_Written task_
Transcribe the part of the Feynman gate text that starts with "Friday, 11 July" and goes on through "is shown below.".

_Text_

%%

Friday, 11 July 2014

Feynman Gate

Feynman gate is a 2*2 one through reversible gate. The input vector is I(A, B) and the output vector is O(P, Q). The outputs are defined by P=A, Q=A xor B. Quantum cost of a Feynman gate is 1. Feynman Gate (FG) can be used as a copying gate. Since a fan-out is not allowed in reversible logic, this gate is useful for duplication of the required outputs. The architecture of the gate is shown below.


The truth table of the Feynman gate is given below



The VHDL code for the Feynman gate is:-
----------------------------------------------------
--Author: Aneesh Raveendran
---------------------------------------------------- 
Library ieee;
Use ieee std_logic.1164.all;
Entity feynmangate is Port(
                A, B     :         in      std_logic;
                 P, Q    :         out    std_logic);
end feynmangate;
architecture RTL of feynmangate is
begin
                process (A, B)

%%

_Data excerpts_
%%

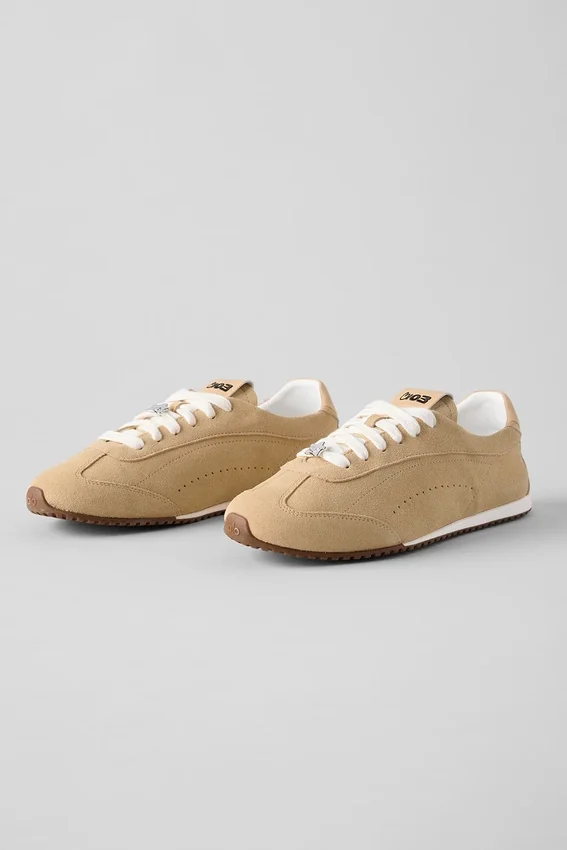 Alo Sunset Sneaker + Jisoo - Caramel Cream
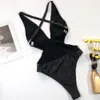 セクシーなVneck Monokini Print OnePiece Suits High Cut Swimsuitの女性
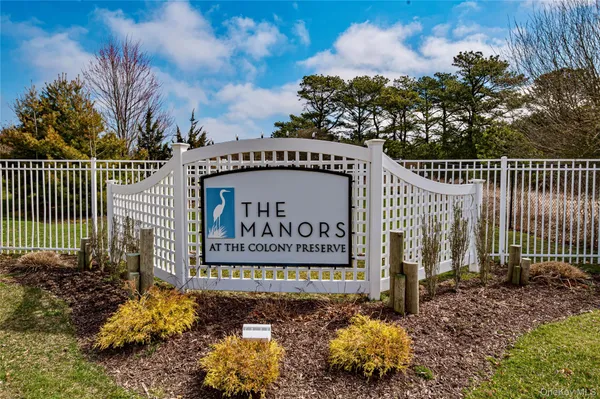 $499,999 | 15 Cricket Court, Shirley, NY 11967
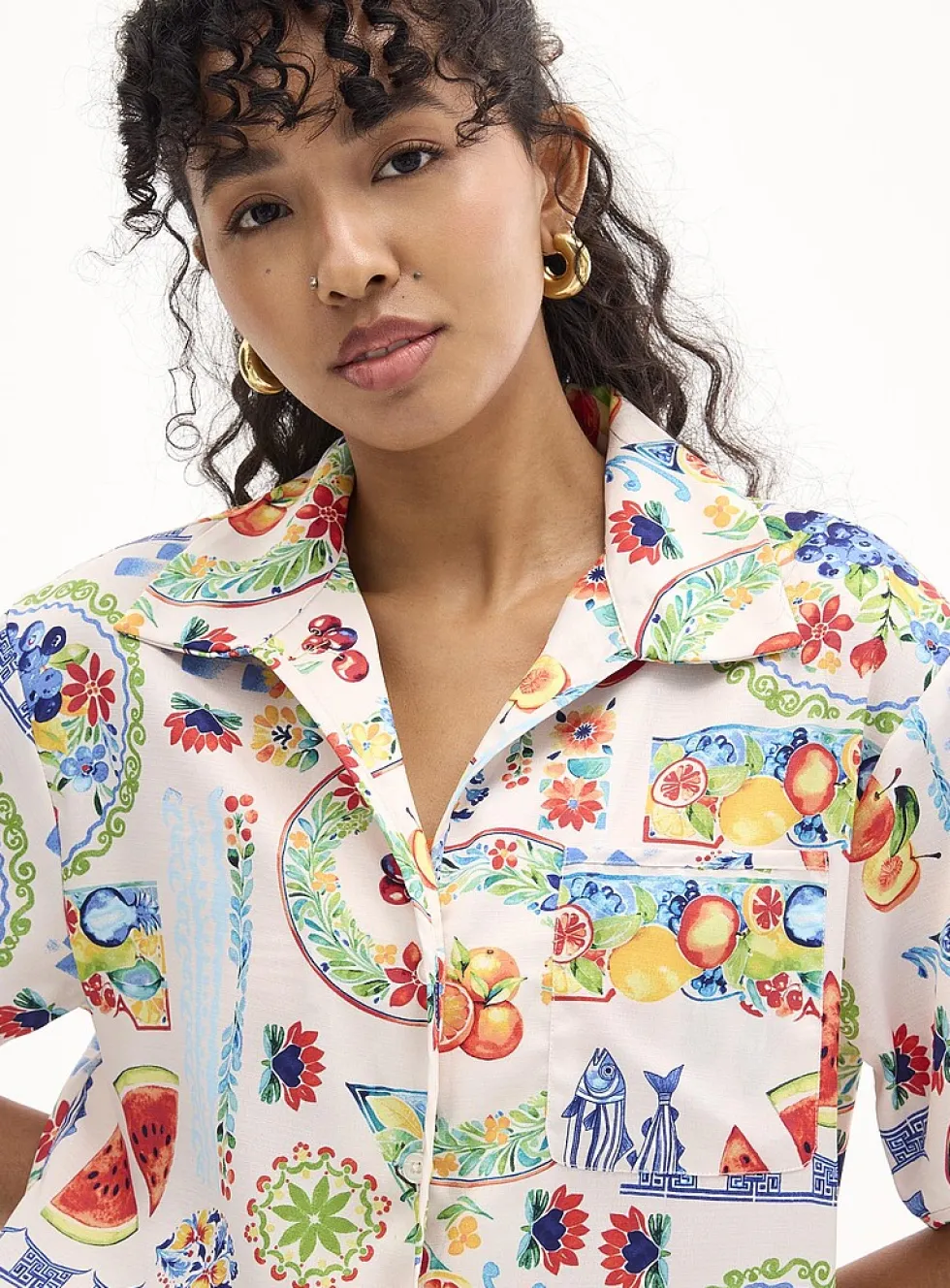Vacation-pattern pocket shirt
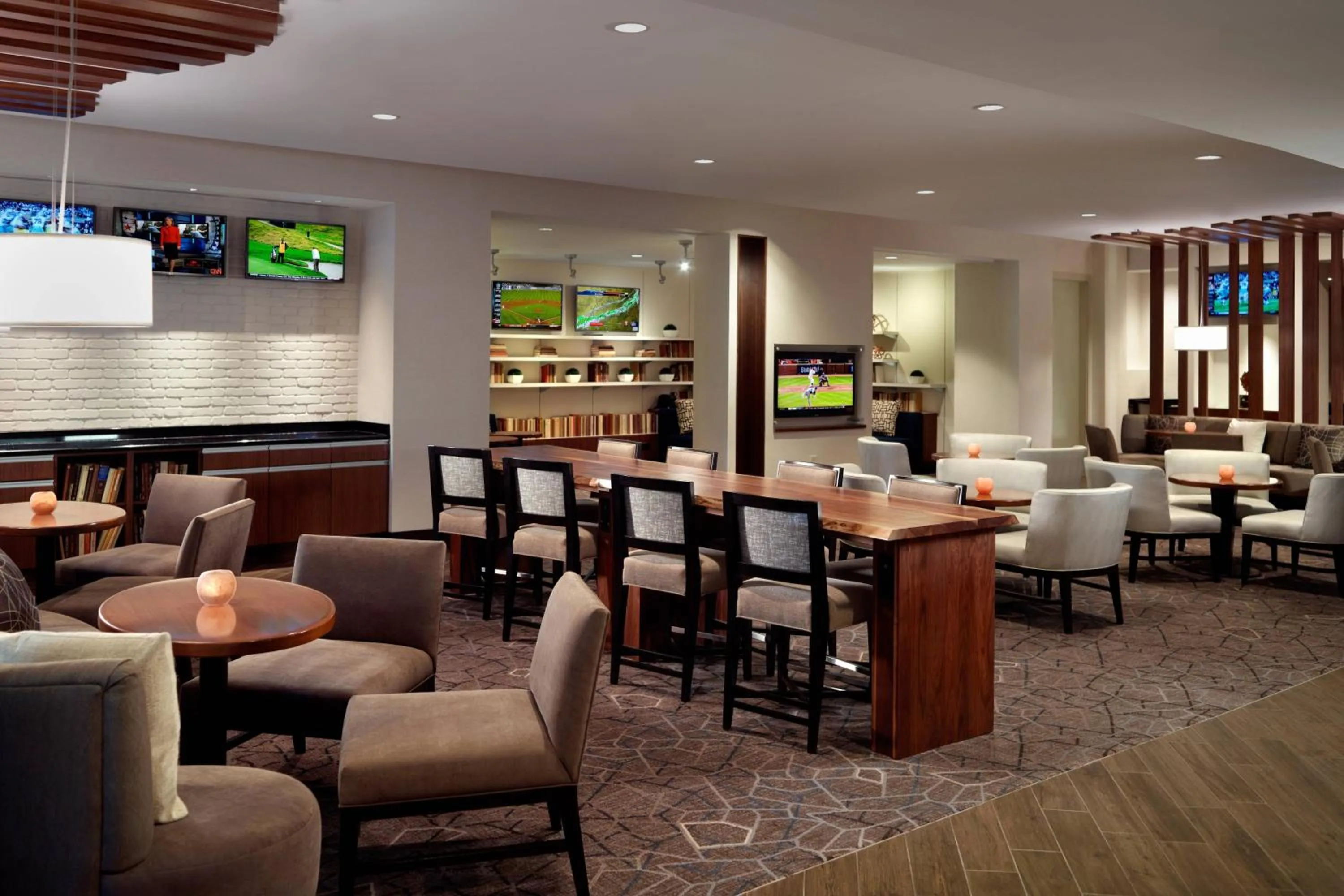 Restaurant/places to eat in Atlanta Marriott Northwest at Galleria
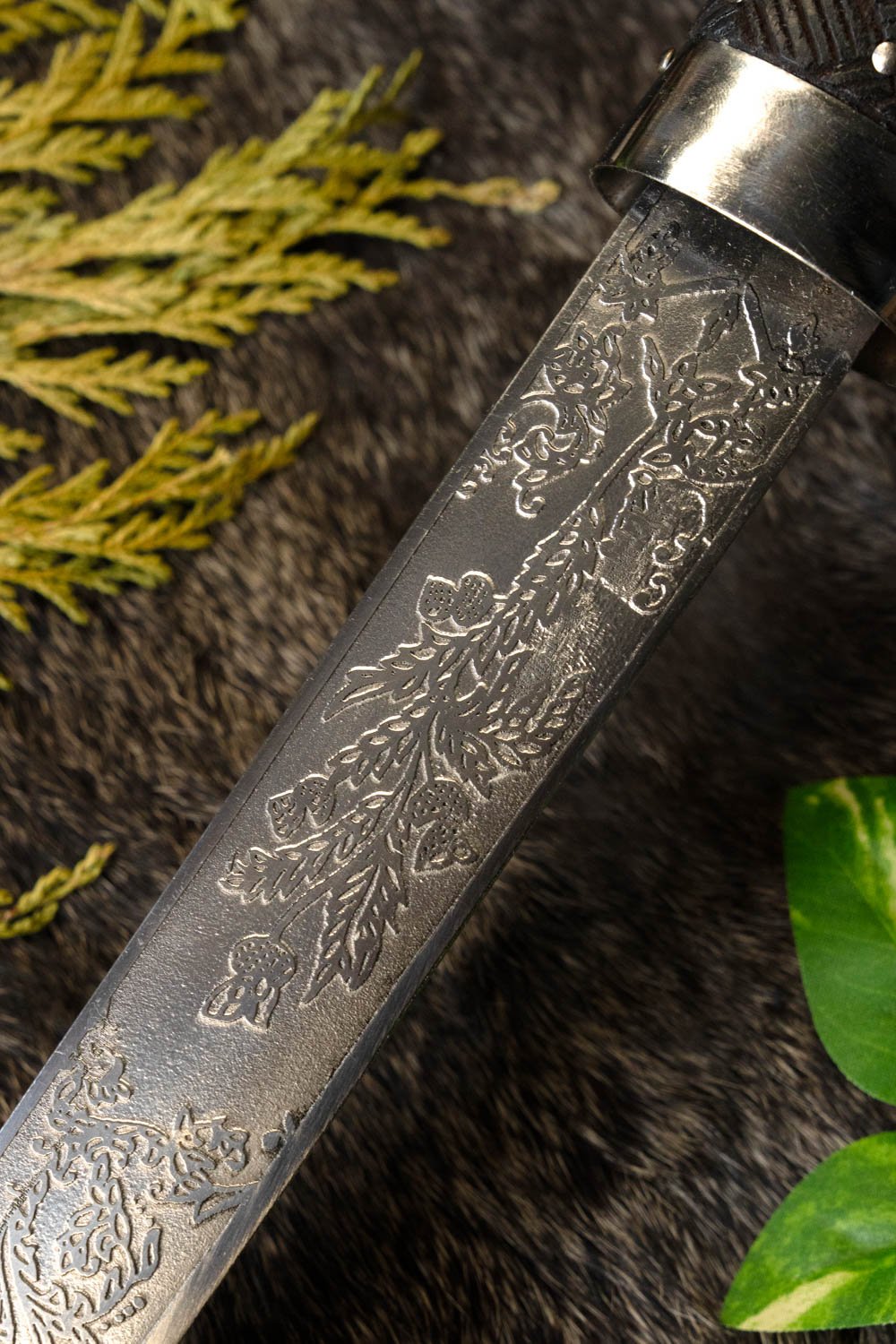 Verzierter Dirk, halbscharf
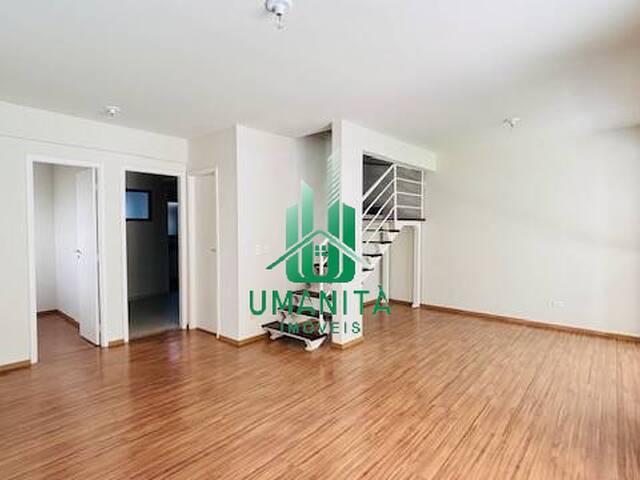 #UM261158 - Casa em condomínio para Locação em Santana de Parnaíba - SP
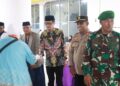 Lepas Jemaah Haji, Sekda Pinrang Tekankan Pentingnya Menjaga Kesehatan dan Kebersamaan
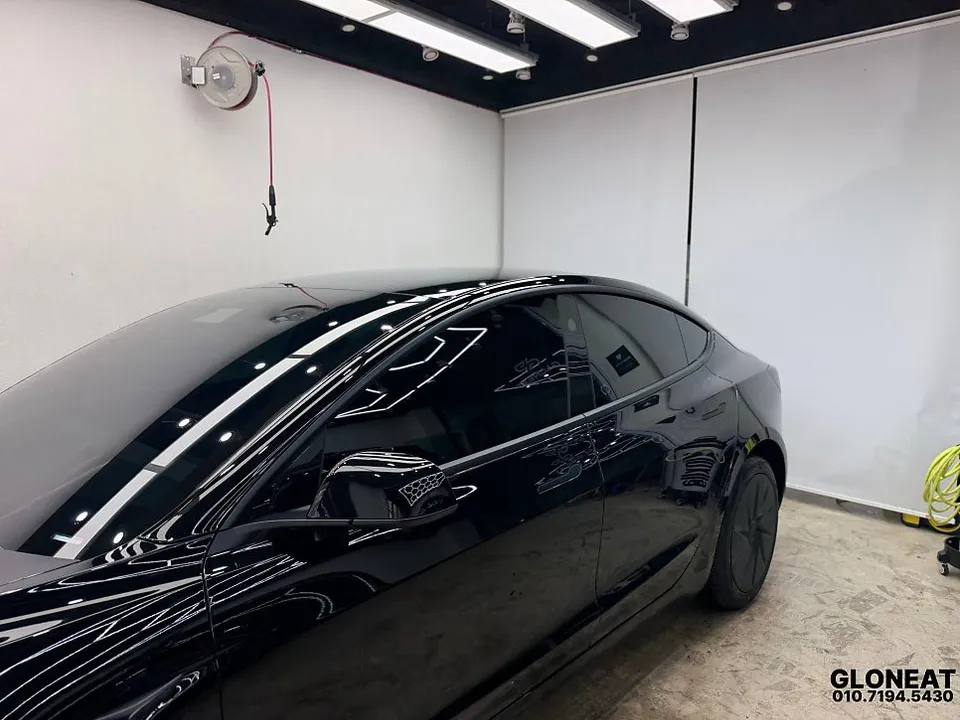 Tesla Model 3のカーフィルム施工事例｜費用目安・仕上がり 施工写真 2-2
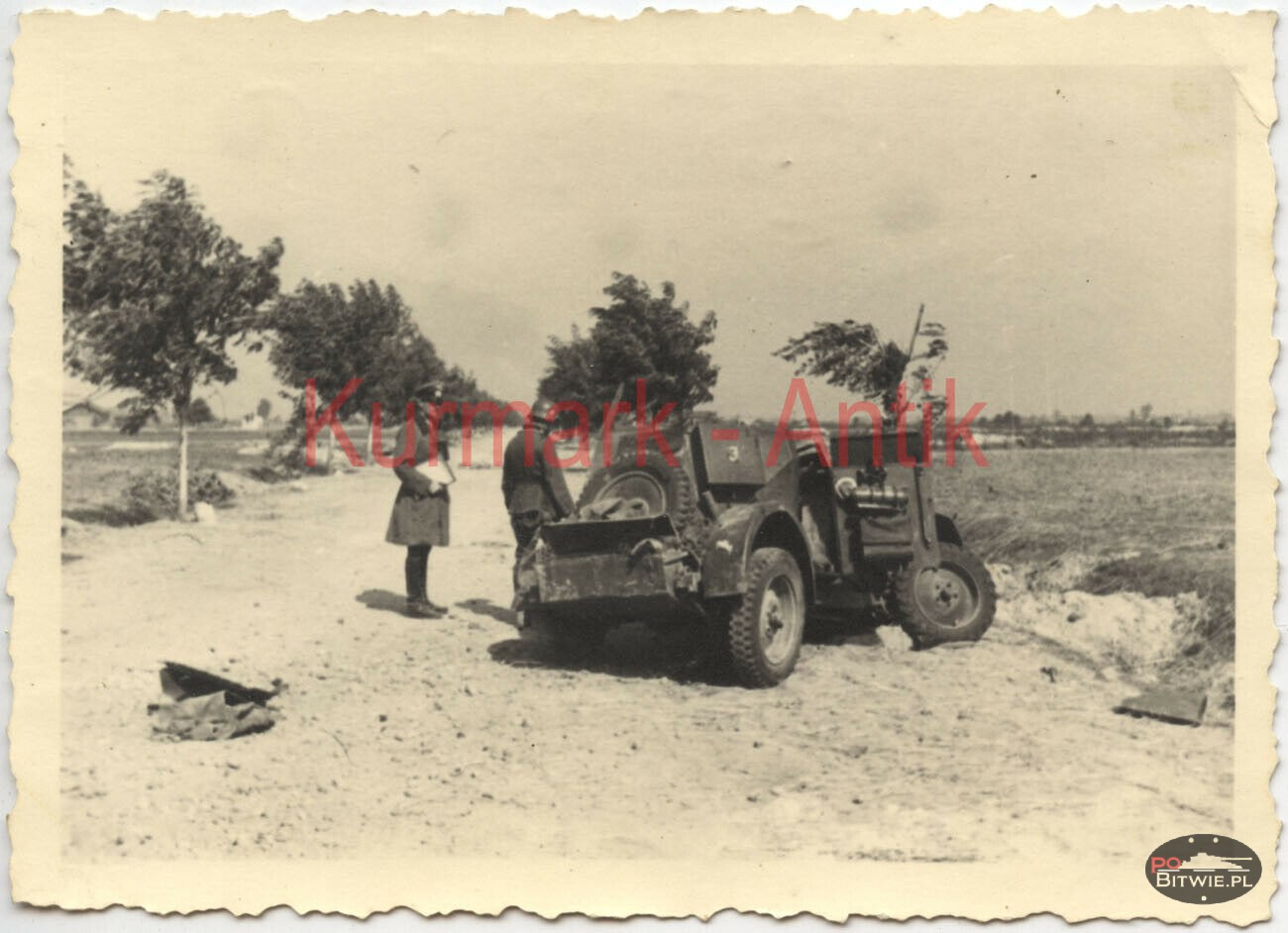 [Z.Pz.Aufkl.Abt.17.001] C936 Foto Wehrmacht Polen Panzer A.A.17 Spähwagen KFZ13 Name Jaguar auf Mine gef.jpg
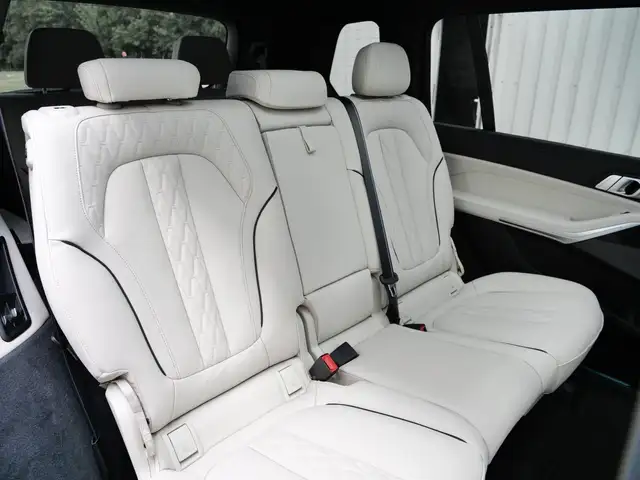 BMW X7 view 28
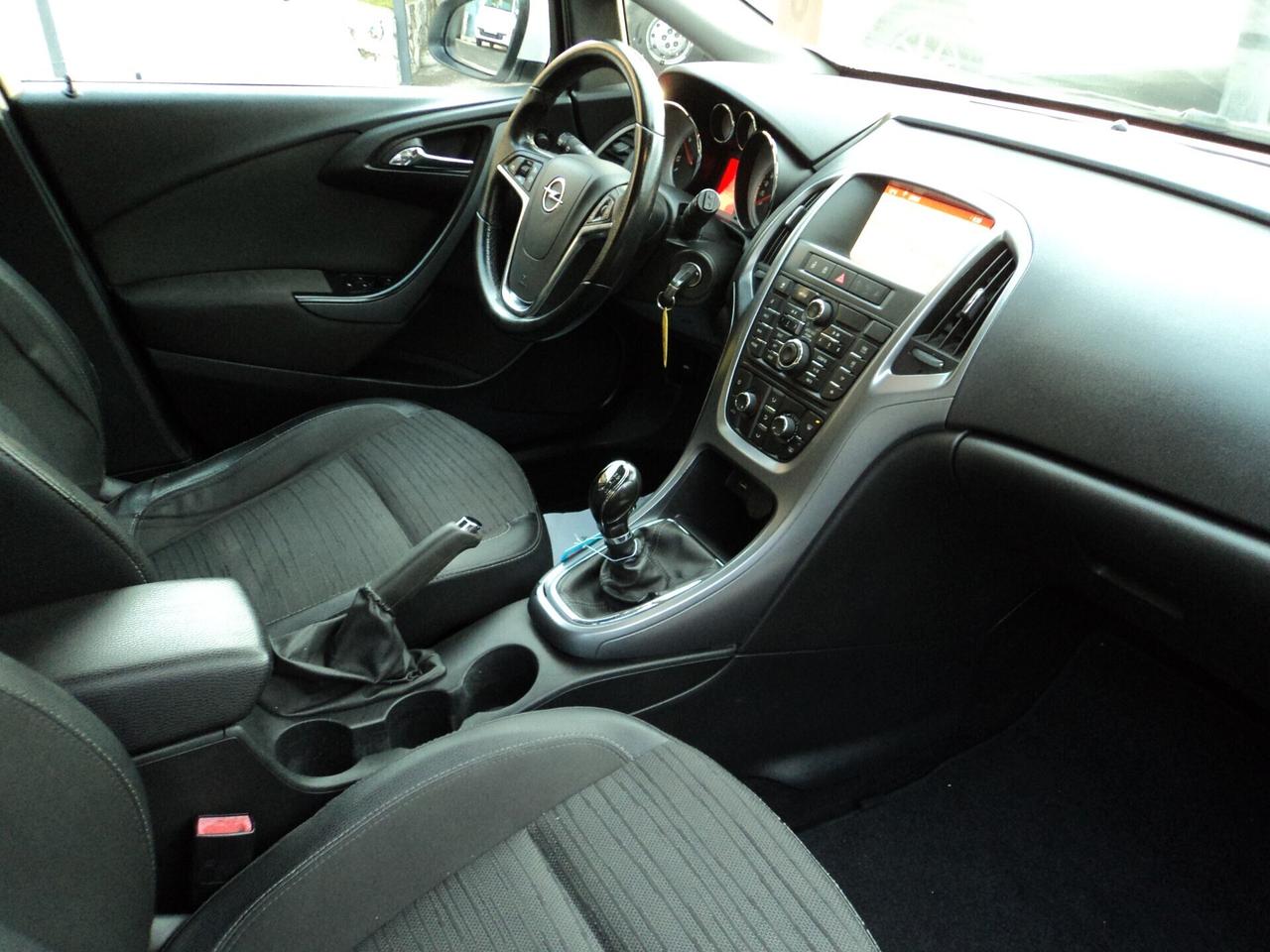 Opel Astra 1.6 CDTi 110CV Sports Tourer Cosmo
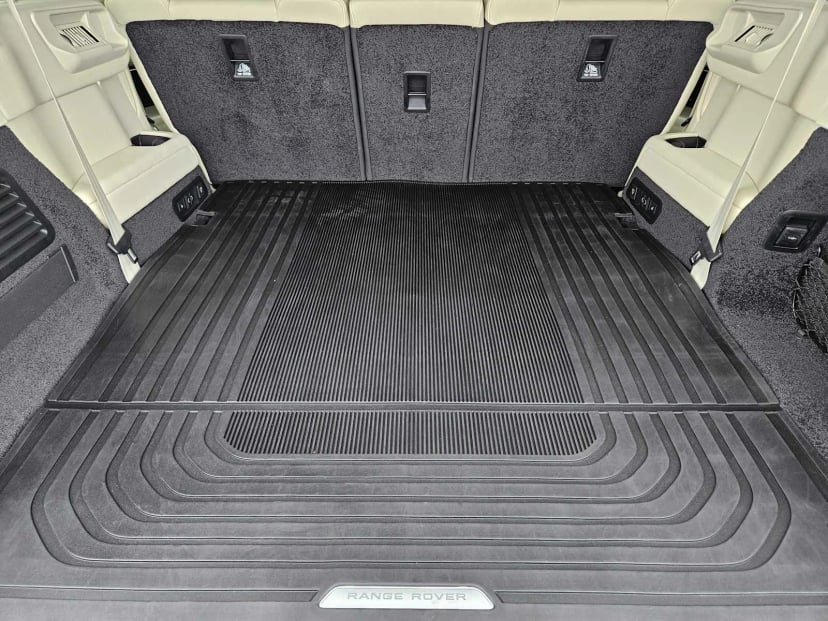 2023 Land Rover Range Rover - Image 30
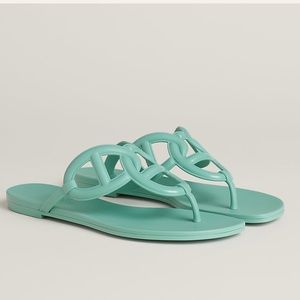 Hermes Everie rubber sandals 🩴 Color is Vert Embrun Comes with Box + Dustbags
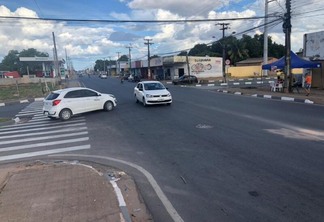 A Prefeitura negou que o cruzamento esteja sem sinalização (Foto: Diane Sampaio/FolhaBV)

%%

_Task response_
Friday, 11 July 2014

Feynman Gate

Feynman gate is a 2*2 one through reversible gate. The input vector is I(A, B) and the output vector is O(P, Q). The outputs are defined by P=A, Q=A xor B. Quantum cost of a Feynman gate is 1. Feynman Gate (FG) can be used as a copying gate. Since a fan-out is not allowed in reversible logic, this gate is useful for duplication of the required outputs. The architecture of the gate is shown below.